By designing safer and more secure online products and services, the tech sector can equip all companies and users with better tools to tackle online harms. We want the UK to be a world-leader in the development of online safety technology and to ensure companies of all sizes have access to, and adopt, innovative solutions to improve the safety of their users. (HM Government 2019, p. 77)

Given this, the importance of technological infrastructures that can facilitate the development of safer and more ethical online products should be all too apparent. And handling online HS convincingly and effectively is simply one part of a complex whole.

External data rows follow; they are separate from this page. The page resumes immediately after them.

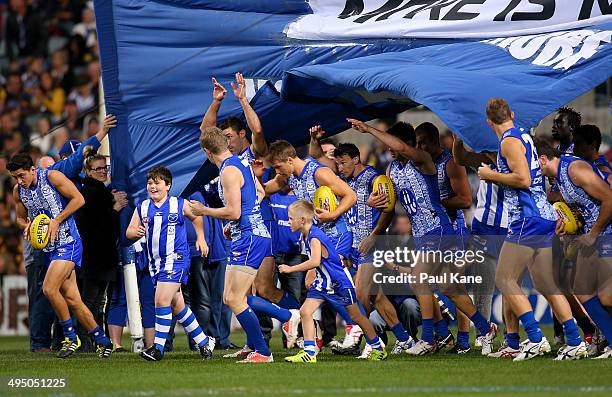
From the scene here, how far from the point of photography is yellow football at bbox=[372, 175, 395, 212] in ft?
41.4

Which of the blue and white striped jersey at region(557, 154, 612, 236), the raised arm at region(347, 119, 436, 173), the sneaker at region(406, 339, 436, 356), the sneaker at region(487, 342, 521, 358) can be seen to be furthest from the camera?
the sneaker at region(406, 339, 436, 356)

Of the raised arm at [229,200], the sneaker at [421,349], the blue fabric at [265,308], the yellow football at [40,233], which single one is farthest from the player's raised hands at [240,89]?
the sneaker at [421,349]

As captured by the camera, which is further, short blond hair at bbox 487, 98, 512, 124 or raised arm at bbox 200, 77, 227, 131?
raised arm at bbox 200, 77, 227, 131

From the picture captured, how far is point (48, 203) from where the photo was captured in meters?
13.2

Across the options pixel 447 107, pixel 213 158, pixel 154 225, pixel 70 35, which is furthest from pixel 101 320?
pixel 70 35

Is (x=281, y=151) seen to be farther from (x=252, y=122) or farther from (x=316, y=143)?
(x=316, y=143)

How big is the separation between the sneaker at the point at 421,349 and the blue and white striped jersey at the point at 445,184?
121cm

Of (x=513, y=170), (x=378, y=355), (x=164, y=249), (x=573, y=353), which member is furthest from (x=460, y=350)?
(x=164, y=249)

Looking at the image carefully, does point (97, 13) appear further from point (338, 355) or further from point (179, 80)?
point (338, 355)

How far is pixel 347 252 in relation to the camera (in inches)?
488

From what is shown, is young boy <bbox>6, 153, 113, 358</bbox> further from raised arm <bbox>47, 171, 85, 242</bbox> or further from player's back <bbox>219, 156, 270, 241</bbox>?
player's back <bbox>219, 156, 270, 241</bbox>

It is crucial to recognise, though, that the various methods considered in this article are all entirely text based. That is, they rely on sequences of (written) words being analysed in ways that enable the detection and classification of HS to be accomplished automatically. Recognising this, it is important to acknowledge that online communication is frequently and increasingly multimodal, rather than monomodal. Multimodality Studies has emerged over the last 20 years or so, largely due to the pioneering work of theorists such as Gunther Kress, Carey Jewitt, Jeff Bezemer, and Theo van Leeuven. Therefore, it is now widely accepted that different modes (e.g., image, writing, gesture, music) have different semiotic affordances (e.g., the materials the image is made from, the syntax of written language), and that these are orchestrated by meaning-makers to form multimodal ensembles. For instance, an online advert might contain moving images, written text, background music, a spoken voice-over, and so on—and these all combine to convey the meaning of the advert.Footnote 7 One inevitable consequence of multimodal approaches to meaning making is that language is necessarily displaced from a position of centrality in the analytical framework. It loses its privileged status as the primary agent of meaning making, and becomes merely one of many possible ways of creating and communicating semantic content. This obviously creates problems for automated HS-detection systems that are exclusively text based. For example, consider the following (notorious) meme, which was posted on Facebook in 2013 (see Fig. 8). It was not removed, despite requests from users, even though images of women breastfeeding were removed (Bates 2013).

Fig. 8
figure 8


Example of multimodal HS content.

This blatantly misogynistic meme combines the modes of image and writing, and the offensive nature of the whole arises from the juxtaposition of the parts. Taken in isolation, the text is not necessarily problematical: it is not inherently sexist in-and-of itself, and, in certain contexts, it could presumably constitute benignly humorous advice about sexual health and family planning. However, when presented with this particular image, the meaning of the text changes, and the violently misogynistic, connotations become apparent. Nonetheless, the multimodal character of the whole means that no current text-based HS-detection systems would classify the meme as being an instance of HS. Despite the conspicuous nature of this problem, research programmes focused on multimodal approaches to HS detection and classification have only just started to emerge (Hosseinmardi et al. 2015; Zhong et al. 2016).Footnote 8 Clearly, there is much that remains to be accomplished.